I’ve been at the cancer center for nearly three hours. It’s a beautiful new facility. The waiting rooms are bright and airy and as inviting as they can be. I’m sipping the free coffee while I wait.
I hate it here. I hate everything about this place. I hate the tired eyes, the fear, the tears, the worn-out smiles. More than anything, I hate seeing the kids.
I rode in on the elevator from the parking garage with a little girl and her mom. The girl was no more than Katie’s age. She wore a pink bandana over her bald head. I’d gotten into their elevator by mistake – it was headed in the wrong direction. I gave an exaggerated shrug and joked with her that I had just wanted to ride with her for a while. She gave me a beautiful, shy smile. There but for the grace of God.
I’ve been texting with friends while I wait, trying not to think. I let myself get enmeshed in their drama. It’s a lot easier to think about right now than my own.
Once a year I come here, to the High Risk Monitoring Program. Once a year, I’m prodded and poked and checked. Once a year, I get a pass. Until next time.
The nurse finally calls my name. Well, half of my name at least. They’re big on confidentiality around these parts. She thanks me for waiting ‘so patiently’. I laugh and tell her not to make assumptions. She laughs too. She makes small talk as we wind our way down the long hallway to the examination room. I’m not listening.
She leaves me to change into a gown for the third time today.
“Front or back?” I ask. I used to try to figure it out. Now I just ask.
“Opens in the back,” she says as she pulls the privacy curtain.
I change, yet again.
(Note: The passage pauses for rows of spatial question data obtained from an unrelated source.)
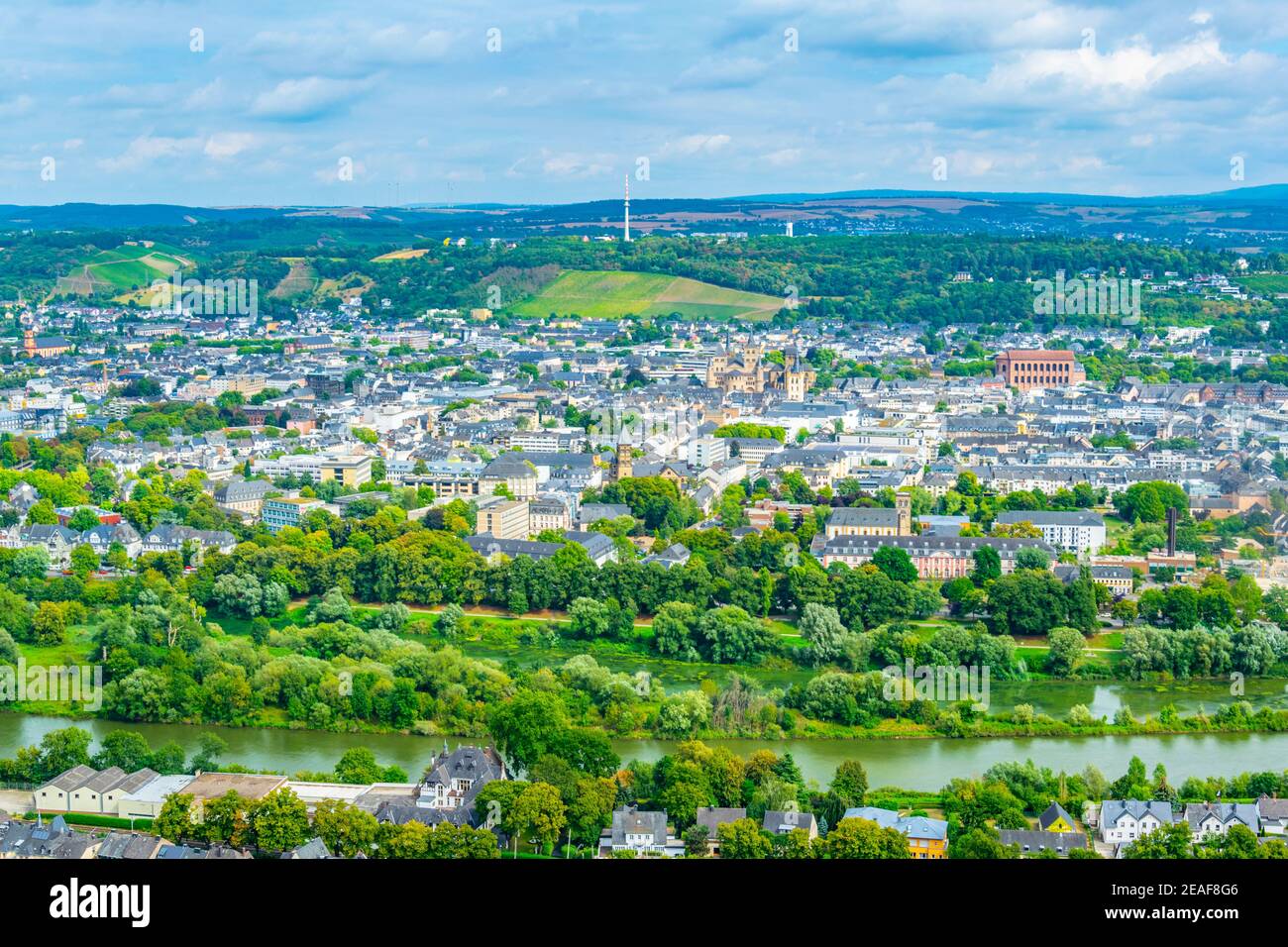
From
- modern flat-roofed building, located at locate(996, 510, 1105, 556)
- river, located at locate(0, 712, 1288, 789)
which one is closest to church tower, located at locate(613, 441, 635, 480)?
modern flat-roofed building, located at locate(996, 510, 1105, 556)

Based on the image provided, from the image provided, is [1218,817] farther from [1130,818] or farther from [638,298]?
[638,298]

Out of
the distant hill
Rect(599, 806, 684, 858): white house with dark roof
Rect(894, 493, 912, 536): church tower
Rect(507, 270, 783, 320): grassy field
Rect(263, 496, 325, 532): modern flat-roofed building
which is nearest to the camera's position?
Rect(599, 806, 684, 858): white house with dark roof

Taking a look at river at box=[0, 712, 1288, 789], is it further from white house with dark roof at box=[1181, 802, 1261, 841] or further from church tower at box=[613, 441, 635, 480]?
church tower at box=[613, 441, 635, 480]

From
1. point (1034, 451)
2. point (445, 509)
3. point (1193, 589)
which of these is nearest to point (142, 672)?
point (445, 509)

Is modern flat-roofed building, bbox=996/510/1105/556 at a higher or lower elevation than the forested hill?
lower

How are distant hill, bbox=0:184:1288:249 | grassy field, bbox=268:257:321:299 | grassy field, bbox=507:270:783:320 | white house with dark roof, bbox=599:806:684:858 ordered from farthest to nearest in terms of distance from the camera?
distant hill, bbox=0:184:1288:249 → grassy field, bbox=268:257:321:299 → grassy field, bbox=507:270:783:320 → white house with dark roof, bbox=599:806:684:858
And wait.
I wonder why it is that in a breast cancer clinic, the gowns would open in the back. Does that make sense to anyone? I look around but find nothing of interest so I play with my iPhone. I chuckle and amuse myself by posting a status update on Diary’s Facebook page.
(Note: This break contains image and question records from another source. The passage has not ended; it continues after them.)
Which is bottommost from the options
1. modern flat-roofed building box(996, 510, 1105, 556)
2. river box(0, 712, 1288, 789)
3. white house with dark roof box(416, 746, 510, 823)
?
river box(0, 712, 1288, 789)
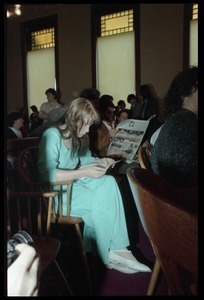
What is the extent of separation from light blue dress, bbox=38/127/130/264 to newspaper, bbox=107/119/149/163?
387 millimetres

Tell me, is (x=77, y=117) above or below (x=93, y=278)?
above

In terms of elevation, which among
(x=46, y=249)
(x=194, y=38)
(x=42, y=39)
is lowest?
(x=46, y=249)

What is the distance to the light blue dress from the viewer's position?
1.59 m

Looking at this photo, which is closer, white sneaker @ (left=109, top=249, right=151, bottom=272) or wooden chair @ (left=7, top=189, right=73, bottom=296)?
wooden chair @ (left=7, top=189, right=73, bottom=296)

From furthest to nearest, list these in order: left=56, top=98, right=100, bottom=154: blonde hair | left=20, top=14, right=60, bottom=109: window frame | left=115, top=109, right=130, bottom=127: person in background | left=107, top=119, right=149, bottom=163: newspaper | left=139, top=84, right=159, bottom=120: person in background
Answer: left=115, top=109, right=130, bottom=127: person in background, left=20, top=14, right=60, bottom=109: window frame, left=139, top=84, right=159, bottom=120: person in background, left=107, top=119, right=149, bottom=163: newspaper, left=56, top=98, right=100, bottom=154: blonde hair

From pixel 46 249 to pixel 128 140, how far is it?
3.32 feet

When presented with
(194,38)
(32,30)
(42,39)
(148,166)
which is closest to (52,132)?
(148,166)

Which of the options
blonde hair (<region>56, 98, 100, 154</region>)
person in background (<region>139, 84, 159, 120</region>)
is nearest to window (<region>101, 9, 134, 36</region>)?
person in background (<region>139, 84, 159, 120</region>)

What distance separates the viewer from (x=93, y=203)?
1.59m

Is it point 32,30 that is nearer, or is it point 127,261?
point 127,261

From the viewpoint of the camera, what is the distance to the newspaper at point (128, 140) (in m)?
2.00

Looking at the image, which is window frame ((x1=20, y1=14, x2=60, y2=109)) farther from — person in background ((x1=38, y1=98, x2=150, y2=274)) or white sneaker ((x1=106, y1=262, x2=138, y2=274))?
white sneaker ((x1=106, y1=262, x2=138, y2=274))

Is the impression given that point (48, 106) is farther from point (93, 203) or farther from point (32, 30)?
point (93, 203)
Proof positive that gender inequality is still alive and well — the mammogram. I promise you that if men had to smush their unmentionables seven ways to Sunday into a machine once a year to check for cancer, there’d be a laser version of that thing by now.
The doctor comes in to find me surreptitiously hitting “Share.”
We chat a bit.
She says, “So I hope you’ve had a good year.”
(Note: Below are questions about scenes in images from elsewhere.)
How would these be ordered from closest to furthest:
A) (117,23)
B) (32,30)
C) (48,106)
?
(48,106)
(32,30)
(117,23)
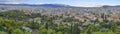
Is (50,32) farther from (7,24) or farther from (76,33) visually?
(7,24)

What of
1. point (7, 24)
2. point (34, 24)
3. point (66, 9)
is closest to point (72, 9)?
point (66, 9)

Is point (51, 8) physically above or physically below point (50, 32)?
below

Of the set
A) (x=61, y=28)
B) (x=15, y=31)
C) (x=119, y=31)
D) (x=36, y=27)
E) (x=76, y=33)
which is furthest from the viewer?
(x=36, y=27)

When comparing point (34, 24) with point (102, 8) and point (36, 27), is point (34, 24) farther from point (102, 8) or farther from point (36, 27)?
point (102, 8)

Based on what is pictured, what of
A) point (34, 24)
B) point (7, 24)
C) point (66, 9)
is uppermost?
point (7, 24)

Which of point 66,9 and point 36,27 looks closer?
point 36,27

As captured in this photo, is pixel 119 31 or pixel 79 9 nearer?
pixel 119 31

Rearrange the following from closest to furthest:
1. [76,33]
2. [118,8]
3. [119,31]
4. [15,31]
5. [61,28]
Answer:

Not so much, doc. I don’t answer.
She swivels on her chair and looks right at me.
“HAVE you had a good year?”
Damn, what’s up with the direct question?
“No, not really.”
I try to laugh, but instead emit some weird, sharp noise.
“Oh, I’m so sorry,” she says. “Is there anything we can do?”
I wonder what on earth that might be, but thank her anyway.
We talk a bit more and then she asks me a more relevant question.
“Jess, have you ever considered adding in a yearly MRI to your monitoring program?”
My mom survived breast cancer. Her mother did not. In addition to my yearly breast exams at the OB-GYN, I come here to the cancer center once a year for a mammogram and exam. I see the same doctor, overseen by the same panel of experts, every year.
“Some people would rather not submit to the MRI,” she says. “It’s forty-five minutes face-down in a tube. But it gives us very different information than the mammogram. It uses contrast to really see the breast tissue and alert us to any changes or abnormalities.”
She goes on to tell me that the MRIs ultrasensitivity often leads to false positives. I tell her I’ve experienced the same with mammograms. This ain’t my first rodeo.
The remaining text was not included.